Louis Nègre : Je crois que la SNCF, grand client de la filière industrielle ferroviaire, est un partenaire indispensable et majeur. Son rôle de grand client peut s'exercer de façon déterminante à travers des décisions d'investissements qui restent à prendre sur la grande vitesse, et également en matière de prescription des matériels destinés aux régions. Quant au fret, il n'est pas interdit d'espérer ... Pour ce qui concerne le pilotage effectif de la filière industrielle ferroviaire, ceci est d'abord l'affaire des industriels eux-mêmes, qui sont directement confrontés à la concurrence mondiale sur des marchés de plus en plus concurrentiels. Je suis pleinement confiant quant aux perspectives offertes par les travaux en cours au sein du comité stratégique de la filière ferroviaire auxquels est associée la SNCF. Le gouvernement, par l'intermédiaire du ministre de l'Industrie, m'a confié en août 2010 cette mission, que j'entends remplir jusqu'au bout. Je m'emploierai pleinement pour que ces travaux, en liaison étroite avec ceux menés dans le cadre des assises du ferroviaire et en concertation permanente avec l'ensemble des partenaires du secteur, en particulier les grands décideurs, débouchent sur la constitution d'une véritable filière industrielle ferroviaire, organisée et pérenne.

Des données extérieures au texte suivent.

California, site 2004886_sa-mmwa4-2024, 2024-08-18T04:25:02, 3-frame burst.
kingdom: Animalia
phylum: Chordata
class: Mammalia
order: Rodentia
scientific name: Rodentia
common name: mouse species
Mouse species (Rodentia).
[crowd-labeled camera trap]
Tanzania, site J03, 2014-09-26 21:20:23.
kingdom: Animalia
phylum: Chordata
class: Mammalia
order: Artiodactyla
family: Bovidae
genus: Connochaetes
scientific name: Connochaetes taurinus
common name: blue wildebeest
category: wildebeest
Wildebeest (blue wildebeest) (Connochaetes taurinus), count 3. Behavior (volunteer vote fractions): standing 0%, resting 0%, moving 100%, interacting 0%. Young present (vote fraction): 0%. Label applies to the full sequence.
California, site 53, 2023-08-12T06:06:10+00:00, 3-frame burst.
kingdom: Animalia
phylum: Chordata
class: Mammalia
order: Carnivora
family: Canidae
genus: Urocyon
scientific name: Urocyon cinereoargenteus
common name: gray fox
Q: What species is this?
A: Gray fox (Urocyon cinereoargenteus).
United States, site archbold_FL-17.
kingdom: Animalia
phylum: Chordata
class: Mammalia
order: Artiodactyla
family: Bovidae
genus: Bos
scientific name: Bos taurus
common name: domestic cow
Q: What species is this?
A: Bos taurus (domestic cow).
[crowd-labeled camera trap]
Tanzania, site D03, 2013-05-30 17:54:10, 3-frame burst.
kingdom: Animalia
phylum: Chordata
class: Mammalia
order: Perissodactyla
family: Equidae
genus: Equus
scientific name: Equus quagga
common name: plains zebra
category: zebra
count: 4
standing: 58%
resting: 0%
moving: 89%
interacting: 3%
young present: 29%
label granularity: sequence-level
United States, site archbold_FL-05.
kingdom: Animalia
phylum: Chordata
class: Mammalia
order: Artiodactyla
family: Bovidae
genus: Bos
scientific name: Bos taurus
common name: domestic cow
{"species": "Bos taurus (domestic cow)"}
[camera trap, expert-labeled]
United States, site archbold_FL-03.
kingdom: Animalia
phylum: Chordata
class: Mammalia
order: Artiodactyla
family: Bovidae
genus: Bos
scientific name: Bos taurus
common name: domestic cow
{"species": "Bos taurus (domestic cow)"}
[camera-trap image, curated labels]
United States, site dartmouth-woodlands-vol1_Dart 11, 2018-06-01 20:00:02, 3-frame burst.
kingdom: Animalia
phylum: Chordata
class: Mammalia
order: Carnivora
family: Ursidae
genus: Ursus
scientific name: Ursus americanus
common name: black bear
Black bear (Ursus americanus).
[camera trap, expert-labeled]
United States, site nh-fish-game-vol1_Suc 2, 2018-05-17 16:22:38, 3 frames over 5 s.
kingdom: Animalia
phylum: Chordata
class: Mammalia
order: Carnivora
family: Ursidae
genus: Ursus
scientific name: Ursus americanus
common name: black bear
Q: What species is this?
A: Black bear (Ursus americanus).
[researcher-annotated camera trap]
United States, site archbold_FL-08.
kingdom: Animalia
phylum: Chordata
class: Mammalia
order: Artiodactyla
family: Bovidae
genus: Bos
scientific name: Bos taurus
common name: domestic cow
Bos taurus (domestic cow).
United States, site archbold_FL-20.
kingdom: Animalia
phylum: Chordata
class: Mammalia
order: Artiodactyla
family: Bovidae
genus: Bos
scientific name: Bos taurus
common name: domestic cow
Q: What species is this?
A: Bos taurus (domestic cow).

VR&T : Parallèlement à la mise en place du comité stratégique de filière, nous avons vu se succéder un certain nombre de démarches publiques autour de l'avenir de la filière. Après la commission d'enquête parlementaire « Bocquet-Paternotte » sur l'avenir de la filière industrielle lancée en janvier dernier, il y a eu le rapport du Boston Consulting Group commandé conjointement par Bercy et par le MEEDDM, puis, depuis septembre dernier, la mise en place d'un groupe « filière » dans le cadre des Assises nationales sur le ferroviaire. Tout cela n'est-il pas redondant?
Louis Nègre : S'il est vrai que cette accumulation de «travaux publics» autour d'un même sujet qui est celui de la compétitivité et de l'avenir de la filière industrielle ferroviaire peut donner un certain sentiment de redondance, il n'en reste pas moins tout aussi vrai que cela montre bien que les pouvoirs publics ont pris conscience, depuis la mise en œuvre des états généraux de l'industrie, de l'importance stratégique de cette filière. Je ne puis donc que m'en réjouir, a fortiori dans un contexte économique et financier planétaire aussi drastique, pour ne pas dire dramatique, qui pourrait, selon certains, remettre en cause les objectifs du Grenelle de l'environnement. De mon point de vue, non seulement le mode ferroviaire à un grand avenir devant lui, mais encore la filière industrielle française dispose d'un potentiel, et bientôt, je l'espère, disposera d'une organisation qui lui permettra d'être au rendez-vous de l'avenir.